Enfin, l’ordre proposé du montage des cordages et de la voilure m’a paru illogique, puisqu’il prescrit de placer d’abord les haubans bâtards (ceux en forme d'échelle), puis les bras des vergues, puis les autres haubans - ce qui serait déjà délicat avec les bras déjà en place -, puis les étais et les drailles destinées à recevoir les voiles triangulaires centrales - ce qui implique de passer à travers tous les cordages précédents - et enfin les voiles elles-mêmes. Je suggère pour ma part de procéder à l’inverse, soit du centre vers les extérieurs. Quoi qu'il en soit, avec un plastique aussi souple, il s'agit de faire attention à ne pas trop tendre les cordages, sous peine d'en détendre d'autres ou de tordre les mâts théoriquement parfaitement alignés - ce que pour ma part je n'ai pu éviter totalement, d'autant qu'ils sont à peine "plantés" dans le pont.
Cerise
sur le bateau, il est indiqué d’attacher le pavillon national sur une
drisse
latérale, partant de la corne de la brigantine (voile trapézoïdale
arrière),
alors qu’il doit réglementairement être positionné à l’arrière du
navire, suivant
son axe longitudinal. A cet égard, j'ai délaissé le décal inclus dans la
boite, au profit du
"vieux" drapeau thermoformé avec les voiles, un peu trop épais pour
l'échelle mais plus réaliste ; ladite drisse, qui devait être plus fine
que les autres, a été façonnée avec trois poils entortillés aimablement
fournis par mon chien, dont ce n'est pas le moindre mérite.

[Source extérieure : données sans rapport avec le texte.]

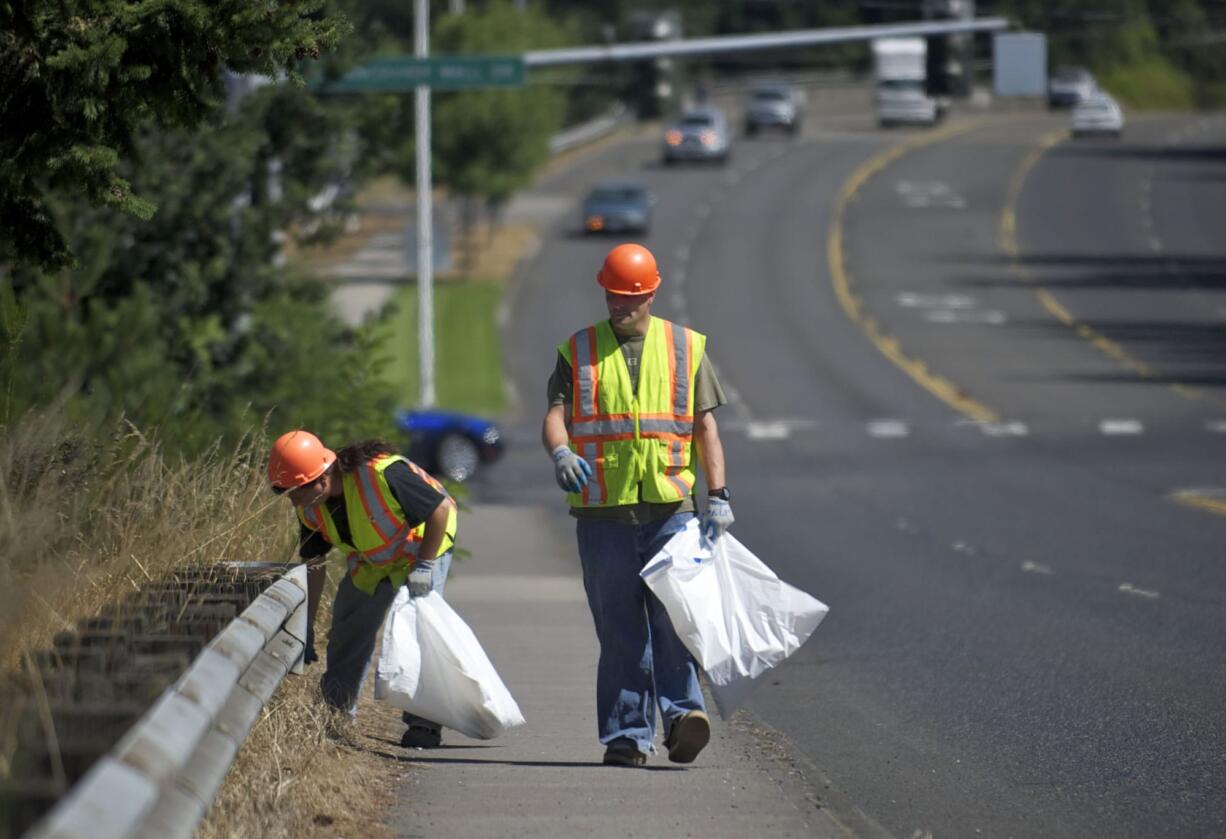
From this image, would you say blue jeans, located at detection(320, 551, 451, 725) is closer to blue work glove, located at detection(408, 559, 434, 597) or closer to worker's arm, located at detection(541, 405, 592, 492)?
blue work glove, located at detection(408, 559, 434, 597)

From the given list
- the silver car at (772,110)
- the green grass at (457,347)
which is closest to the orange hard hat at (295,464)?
the green grass at (457,347)

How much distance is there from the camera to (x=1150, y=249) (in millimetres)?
56375

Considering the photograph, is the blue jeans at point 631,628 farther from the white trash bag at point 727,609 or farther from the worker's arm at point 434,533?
the worker's arm at point 434,533

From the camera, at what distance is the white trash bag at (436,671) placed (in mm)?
7496

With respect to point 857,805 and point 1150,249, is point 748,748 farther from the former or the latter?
point 1150,249

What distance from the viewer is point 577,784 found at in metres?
7.19

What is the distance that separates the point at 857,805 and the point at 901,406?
1080 inches

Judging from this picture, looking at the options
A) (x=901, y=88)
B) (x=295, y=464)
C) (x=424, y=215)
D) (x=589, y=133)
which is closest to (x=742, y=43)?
(x=424, y=215)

La complexité d'une maquette de ce genre rend délicate la question de la peinture : avant ou après montage, sachant qu'il est difficile de coller une pièce déjà peinte ? La réponse pourrait être : au fur et à mesure, mais elle exige une vision claire des étapes à venir et ne résout pas celle de la colle à employer pour fixer les cordages. En l'occurrence, j'ai eu recours à la cyanoacrylate, mais il arrive qu'elle ne "tienne" pas et arrache la peinture. Autant dire qu'un certain nombre de reprises et de retouches ont été nécessaires, jusqu'au dernier moment.
Je n'ai pas utilisé les bobines du kit, de couleur trop claire, préférant acheter en mercerie des fils à coudre de différents diamètres et teintes, dont du gris presque noir pour fabriquer les haubans bâtards. A cette occasion, j'ai redécouvert la mythique "machine à hauban Heller" de ma jeunesse, qui a ses avantages et ses inconvénients, mais qui a le mérite d'exister ; ici également, la fée Cyano a été largement mise à contribution, pour coller et rigidifier les câbles. Enfin, au lieu d'un fil épais, j'ai opté pour une chainette pour retenir les ancres.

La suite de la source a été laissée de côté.